Another text recommended that that the Economic and Social Council would decide that the seventh session of the Permanent Forum shall be held at United Nations Headquarters in New York from 21 April to 2 May 2008 (document E/C.19/2007/L.9). It also adopted the draft report of its current session (document E/C.19.2007/L.12).
By the final draft decision forwarded to the Economic and Social Council for adoption, the Permanent Forum approved the draft provisional agenda for its seventh session and decided that its special theme would be on “climate change, bio-cultural diversity and livelihoods; the stewardship role of indigenous peoples and new challenges”. It also decided that its traditional half-day session would next year be devoted to respective discussion on the Pacific region and on indigenous languages (document E/C.19/2007/L.11).
The Forum’s reports and recommendations, including oral amendments, were presented by Rapporteur Michael Dodson of Australia, and Wilton A. Littlechild of Canada.

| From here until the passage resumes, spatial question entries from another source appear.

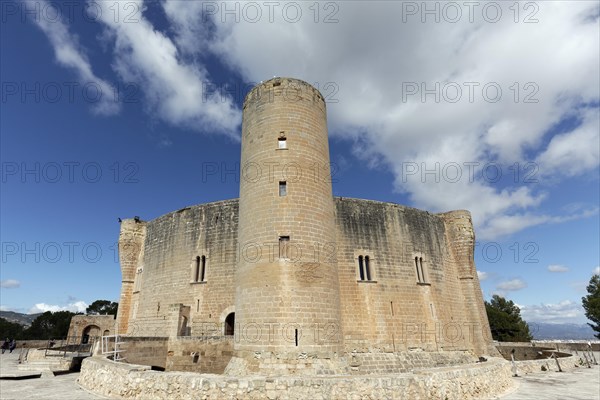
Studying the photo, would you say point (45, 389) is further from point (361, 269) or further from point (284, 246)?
point (361, 269)

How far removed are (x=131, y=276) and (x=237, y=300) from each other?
50.5 ft

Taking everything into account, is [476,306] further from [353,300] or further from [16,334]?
[16,334]

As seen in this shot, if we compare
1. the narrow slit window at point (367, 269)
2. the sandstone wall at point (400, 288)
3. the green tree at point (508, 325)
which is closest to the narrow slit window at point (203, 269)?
the sandstone wall at point (400, 288)

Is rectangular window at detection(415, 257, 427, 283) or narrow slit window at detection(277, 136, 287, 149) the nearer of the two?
narrow slit window at detection(277, 136, 287, 149)

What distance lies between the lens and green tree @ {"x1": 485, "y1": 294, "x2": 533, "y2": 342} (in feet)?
138

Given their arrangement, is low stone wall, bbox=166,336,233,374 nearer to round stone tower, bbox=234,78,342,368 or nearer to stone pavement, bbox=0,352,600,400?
round stone tower, bbox=234,78,342,368

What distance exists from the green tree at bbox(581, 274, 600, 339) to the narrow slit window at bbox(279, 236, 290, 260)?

Summing up the Permanent Forum’s work this year, Johan Schölvinck, Director of the Division for Social Policy in the Department of Economic and Social Affairs called the Forum a “celebration of the world’s cultural diversity”, in that it had seen extremely rich participation from some 1,500 representatives from indigenous peoples’ organizations, non-governmental organizations and academia, some 30 United Nations system and other intergovernmental organizations, about 70 Member States and some 30 indigenous parliaments. The Permanent Forum was not just an event; rather “a tribute to our human efforts of partnership” that offered the opportunity for inspiration, he said.
The meeting was opened sombrely this morning by Liam Ridgeway, who, on behalf of all Australian Aboriginal delegations that had participated in the Forum’s work, called for a moment of silence to commemorate the fortieth anniversary of Australia’s 27 May 1967 national referendum affecting the Australian Aboriginal and Torres Strait Islander populations.
While that referendum had been a “fantastic win” for the Aboriginal movement, it had not delivered all that was hoped to Australia’s indigenous peoples. Most importantly, it had not given them Australian citizenship and neither had it given them the right to vote in federal elections. Australia’s indigenous people “still have a long way to walk in our struggles to be treated as equal”, he said, calling for a moment of silence to honour the anniversary, as well as all indigenous people who suffered from the adverse impacts of colonization and Government policy.
In closing remarks, Ms. Tauli-Corpuz said she was happy to finish the sixth session without any major crises. “Because we trust each other and have worked well together”, the Forum had shown that it could resolve any problem, no matter how difficult, she said.
The Forum had gathered at an historic moment of the imminent adoption of the Declaration on the Rights of Indigenous Peoples, she continued. Despite difficulties, the energies brought to bear on the Forum’s topics by indigenous peoples had shown that they would do whatever it took to create success. She hoped the Human Rights Council version of the Declaration would be adopted. The number of participants present was an indication that problems at home remained.
She expressed deep appreciation to all Forum members and other colleagues for their tireless efforts in ensuring that the session ended in a successful manner, and urgently appealed to Governments to pass the Declaration before the end of the sixty-first session. She closed her remarks with a traditional Igorot chant.
Adelard Blackman, the Special Emissary for the Buffalo River Dene Nation, ended the session with a prayer for unity and a song.